*** Listed entries Section Begins ***

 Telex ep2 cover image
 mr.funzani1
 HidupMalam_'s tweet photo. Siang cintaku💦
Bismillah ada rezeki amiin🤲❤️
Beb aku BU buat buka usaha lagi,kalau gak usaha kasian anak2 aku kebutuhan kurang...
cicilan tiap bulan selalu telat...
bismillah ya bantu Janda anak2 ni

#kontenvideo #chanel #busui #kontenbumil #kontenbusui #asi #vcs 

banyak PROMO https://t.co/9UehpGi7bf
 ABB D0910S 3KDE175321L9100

*** Listed entries Section Ends ***
*** Listed entries Section Begins ***

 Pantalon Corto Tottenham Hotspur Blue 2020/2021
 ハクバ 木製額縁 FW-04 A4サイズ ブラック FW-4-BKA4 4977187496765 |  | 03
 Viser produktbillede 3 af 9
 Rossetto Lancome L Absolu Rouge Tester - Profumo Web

*** Listed entries Section Ends ***

### Task directions
Reproduce verbatim the stretch of rows from the row containing "Telex ep2 cover image" through the row containing "ABB D0910S 3KDE175321L9100", including both of those rows.

### Output for this task
 Telex ep2 cover image
 mr.funzani1
 HidupMalam_'s tweet photo. Siang cintaku💦
Bismillah ada rezeki amiin🤲❤️
Beb aku BU buat buka usaha lagi,kalau gak usaha kasian anak2 aku kebutuhan kurang...
cicilan tiap bulan selalu telat...
bismillah ya bantu Janda anak2 ni

#kontenvideo #chanel #busui #kontenbumil #kontenbusui #asi #vcs 

banyak PROMO https://t.co/9UehpGi7bf
 ABB D0910S 3KDE175321L9100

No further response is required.